* Work instructions
Give only the number of lines in the data that contain the word "Mustela".

* Data for the task
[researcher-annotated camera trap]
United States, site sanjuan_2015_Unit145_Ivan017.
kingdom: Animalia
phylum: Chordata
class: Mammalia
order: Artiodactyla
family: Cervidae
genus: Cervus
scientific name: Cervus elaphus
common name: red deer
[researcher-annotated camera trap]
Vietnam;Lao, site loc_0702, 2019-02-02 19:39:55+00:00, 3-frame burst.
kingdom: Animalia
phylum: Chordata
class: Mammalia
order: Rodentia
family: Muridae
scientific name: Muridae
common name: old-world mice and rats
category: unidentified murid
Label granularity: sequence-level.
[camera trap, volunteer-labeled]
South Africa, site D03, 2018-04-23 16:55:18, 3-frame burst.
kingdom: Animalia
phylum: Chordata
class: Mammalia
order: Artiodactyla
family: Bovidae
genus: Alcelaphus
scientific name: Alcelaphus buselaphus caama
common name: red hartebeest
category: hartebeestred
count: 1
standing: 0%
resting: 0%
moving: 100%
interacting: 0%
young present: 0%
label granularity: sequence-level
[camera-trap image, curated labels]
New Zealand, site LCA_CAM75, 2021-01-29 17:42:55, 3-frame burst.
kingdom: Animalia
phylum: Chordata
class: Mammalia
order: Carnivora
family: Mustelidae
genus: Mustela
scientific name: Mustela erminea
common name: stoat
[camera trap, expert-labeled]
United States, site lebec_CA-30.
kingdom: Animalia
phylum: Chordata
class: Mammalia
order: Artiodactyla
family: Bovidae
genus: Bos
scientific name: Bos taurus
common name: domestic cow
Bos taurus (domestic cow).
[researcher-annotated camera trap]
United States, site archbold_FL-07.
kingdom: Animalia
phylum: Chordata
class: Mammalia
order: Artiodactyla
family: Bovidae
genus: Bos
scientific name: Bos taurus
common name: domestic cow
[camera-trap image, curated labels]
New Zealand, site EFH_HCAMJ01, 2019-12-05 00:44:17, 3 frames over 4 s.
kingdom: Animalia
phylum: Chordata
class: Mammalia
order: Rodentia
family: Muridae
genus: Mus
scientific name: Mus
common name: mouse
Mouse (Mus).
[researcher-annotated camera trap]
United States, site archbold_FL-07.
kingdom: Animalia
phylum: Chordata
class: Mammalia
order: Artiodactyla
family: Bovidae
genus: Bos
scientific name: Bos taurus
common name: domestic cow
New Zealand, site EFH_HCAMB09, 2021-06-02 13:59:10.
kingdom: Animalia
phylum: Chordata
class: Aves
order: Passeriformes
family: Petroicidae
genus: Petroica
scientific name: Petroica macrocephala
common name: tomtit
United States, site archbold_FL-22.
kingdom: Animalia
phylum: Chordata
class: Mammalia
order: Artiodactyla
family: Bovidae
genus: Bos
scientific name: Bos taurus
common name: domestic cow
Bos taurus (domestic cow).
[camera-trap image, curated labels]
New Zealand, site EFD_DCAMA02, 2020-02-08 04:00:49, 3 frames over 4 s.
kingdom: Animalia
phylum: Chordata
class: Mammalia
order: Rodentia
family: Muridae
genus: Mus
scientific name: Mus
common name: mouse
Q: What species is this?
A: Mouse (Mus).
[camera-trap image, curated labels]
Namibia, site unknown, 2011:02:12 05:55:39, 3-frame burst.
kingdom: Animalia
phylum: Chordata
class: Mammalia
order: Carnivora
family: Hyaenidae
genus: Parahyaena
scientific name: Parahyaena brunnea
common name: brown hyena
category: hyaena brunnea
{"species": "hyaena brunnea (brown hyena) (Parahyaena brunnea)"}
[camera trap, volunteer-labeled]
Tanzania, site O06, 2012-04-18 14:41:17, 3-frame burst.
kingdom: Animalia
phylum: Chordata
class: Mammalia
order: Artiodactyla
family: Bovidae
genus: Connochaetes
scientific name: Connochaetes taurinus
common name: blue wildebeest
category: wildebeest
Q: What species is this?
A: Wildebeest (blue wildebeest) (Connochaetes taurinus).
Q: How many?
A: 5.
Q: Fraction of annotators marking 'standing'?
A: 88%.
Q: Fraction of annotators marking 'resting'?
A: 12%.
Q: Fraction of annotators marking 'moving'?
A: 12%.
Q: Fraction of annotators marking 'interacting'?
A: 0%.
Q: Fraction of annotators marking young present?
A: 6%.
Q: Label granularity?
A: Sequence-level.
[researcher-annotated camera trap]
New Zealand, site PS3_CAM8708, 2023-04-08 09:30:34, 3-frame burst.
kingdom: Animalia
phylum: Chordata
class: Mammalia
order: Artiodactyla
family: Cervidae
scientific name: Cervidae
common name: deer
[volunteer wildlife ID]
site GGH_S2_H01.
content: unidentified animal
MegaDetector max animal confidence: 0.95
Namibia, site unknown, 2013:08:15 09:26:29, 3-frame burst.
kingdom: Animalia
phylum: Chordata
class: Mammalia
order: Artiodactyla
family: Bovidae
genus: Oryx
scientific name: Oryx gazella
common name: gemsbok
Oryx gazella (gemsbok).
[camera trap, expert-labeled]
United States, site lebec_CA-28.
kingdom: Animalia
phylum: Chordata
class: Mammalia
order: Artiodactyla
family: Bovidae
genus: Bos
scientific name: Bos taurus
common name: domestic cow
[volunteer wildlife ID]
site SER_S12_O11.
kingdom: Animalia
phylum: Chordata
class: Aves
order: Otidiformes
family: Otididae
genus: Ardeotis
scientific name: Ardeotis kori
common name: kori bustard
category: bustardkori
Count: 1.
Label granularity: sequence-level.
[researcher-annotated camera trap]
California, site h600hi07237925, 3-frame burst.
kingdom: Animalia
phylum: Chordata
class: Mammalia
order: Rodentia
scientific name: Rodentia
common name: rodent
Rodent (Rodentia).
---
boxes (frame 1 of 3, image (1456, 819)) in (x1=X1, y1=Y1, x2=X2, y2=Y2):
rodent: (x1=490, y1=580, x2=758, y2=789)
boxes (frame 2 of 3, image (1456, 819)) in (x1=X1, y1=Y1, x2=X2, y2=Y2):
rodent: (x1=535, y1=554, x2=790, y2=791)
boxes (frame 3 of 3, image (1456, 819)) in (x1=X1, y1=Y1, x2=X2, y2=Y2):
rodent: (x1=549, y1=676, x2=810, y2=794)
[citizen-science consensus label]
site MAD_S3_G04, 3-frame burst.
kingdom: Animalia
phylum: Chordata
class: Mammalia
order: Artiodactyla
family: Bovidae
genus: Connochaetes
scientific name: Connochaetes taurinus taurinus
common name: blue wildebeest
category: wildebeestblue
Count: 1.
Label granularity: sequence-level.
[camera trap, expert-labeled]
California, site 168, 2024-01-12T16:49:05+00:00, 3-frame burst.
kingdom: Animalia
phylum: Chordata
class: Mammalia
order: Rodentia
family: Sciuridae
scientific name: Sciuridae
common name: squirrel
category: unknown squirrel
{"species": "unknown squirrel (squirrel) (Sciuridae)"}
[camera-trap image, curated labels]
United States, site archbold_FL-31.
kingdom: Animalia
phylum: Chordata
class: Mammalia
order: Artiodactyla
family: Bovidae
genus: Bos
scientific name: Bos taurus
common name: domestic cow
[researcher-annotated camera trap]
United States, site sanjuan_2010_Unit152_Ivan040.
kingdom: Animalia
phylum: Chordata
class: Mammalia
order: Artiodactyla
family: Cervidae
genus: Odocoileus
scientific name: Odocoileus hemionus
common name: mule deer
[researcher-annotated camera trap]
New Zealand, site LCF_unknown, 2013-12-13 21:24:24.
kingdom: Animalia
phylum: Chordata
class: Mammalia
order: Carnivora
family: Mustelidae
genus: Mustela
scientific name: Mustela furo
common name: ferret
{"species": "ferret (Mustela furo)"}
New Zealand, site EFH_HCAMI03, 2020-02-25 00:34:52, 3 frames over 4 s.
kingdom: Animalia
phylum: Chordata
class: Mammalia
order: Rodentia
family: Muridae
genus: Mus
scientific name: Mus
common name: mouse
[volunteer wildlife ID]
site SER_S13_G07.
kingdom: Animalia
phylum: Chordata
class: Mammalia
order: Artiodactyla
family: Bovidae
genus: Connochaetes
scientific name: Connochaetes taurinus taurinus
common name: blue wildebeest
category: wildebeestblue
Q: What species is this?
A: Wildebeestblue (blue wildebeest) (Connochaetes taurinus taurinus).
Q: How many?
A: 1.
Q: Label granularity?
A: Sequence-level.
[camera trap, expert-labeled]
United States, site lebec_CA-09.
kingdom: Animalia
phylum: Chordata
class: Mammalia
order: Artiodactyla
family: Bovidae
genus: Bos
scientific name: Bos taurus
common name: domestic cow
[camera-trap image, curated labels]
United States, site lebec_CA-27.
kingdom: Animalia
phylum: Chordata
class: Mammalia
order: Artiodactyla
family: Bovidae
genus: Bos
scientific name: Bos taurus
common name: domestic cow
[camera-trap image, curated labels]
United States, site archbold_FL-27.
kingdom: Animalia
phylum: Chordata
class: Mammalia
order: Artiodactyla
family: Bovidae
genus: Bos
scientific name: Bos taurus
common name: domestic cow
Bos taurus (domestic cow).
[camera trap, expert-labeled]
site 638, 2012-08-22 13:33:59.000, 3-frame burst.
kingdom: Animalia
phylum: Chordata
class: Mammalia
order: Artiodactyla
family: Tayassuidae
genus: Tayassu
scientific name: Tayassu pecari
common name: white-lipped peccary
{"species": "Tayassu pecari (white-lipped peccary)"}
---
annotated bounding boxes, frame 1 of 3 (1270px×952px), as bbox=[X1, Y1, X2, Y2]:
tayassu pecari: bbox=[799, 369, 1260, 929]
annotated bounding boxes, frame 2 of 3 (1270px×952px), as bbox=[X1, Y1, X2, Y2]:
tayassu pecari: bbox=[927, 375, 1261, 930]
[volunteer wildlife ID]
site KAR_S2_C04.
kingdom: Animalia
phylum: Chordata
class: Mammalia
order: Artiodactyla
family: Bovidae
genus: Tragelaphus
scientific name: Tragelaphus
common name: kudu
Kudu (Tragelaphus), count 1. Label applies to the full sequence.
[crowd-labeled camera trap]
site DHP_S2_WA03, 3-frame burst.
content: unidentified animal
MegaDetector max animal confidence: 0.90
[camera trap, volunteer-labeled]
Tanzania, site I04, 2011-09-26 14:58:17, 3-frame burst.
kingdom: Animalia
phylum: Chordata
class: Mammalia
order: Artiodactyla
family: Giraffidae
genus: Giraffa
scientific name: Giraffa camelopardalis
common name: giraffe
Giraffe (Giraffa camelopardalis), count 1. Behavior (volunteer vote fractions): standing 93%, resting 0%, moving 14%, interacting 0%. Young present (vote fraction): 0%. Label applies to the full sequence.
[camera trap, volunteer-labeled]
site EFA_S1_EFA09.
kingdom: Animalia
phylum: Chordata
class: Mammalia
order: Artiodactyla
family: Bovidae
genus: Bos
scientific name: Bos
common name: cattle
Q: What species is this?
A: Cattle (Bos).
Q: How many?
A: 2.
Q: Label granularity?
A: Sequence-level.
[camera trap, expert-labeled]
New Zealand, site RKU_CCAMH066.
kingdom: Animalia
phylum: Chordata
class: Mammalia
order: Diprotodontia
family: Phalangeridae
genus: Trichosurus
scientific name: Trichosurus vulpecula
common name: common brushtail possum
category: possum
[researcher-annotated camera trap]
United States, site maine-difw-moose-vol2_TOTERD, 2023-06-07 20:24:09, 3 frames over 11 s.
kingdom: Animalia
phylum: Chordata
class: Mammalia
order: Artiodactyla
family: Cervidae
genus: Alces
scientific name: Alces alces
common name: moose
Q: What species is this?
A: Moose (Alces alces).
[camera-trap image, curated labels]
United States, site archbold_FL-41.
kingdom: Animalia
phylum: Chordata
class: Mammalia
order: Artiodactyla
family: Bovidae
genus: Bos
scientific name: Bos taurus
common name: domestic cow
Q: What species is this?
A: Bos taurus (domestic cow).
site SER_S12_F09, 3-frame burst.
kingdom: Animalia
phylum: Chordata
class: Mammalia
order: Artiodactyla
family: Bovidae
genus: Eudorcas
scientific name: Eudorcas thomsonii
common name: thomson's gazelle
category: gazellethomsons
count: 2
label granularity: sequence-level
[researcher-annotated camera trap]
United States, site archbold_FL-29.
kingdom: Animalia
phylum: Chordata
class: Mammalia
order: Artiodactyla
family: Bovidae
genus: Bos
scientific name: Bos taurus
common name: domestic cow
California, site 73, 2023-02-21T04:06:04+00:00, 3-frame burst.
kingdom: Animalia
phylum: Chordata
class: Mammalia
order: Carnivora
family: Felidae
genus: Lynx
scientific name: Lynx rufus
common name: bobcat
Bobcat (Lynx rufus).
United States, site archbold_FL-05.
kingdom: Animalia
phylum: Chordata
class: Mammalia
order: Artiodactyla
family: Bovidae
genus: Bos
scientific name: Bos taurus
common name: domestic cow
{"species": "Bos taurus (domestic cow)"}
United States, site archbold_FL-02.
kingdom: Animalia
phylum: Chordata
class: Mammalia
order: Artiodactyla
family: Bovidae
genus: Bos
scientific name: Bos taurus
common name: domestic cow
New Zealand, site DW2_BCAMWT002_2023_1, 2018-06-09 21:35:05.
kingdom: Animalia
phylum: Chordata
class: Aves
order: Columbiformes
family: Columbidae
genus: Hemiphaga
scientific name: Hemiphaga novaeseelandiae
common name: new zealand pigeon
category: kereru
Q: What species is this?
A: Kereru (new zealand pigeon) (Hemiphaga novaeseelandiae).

* Reply
5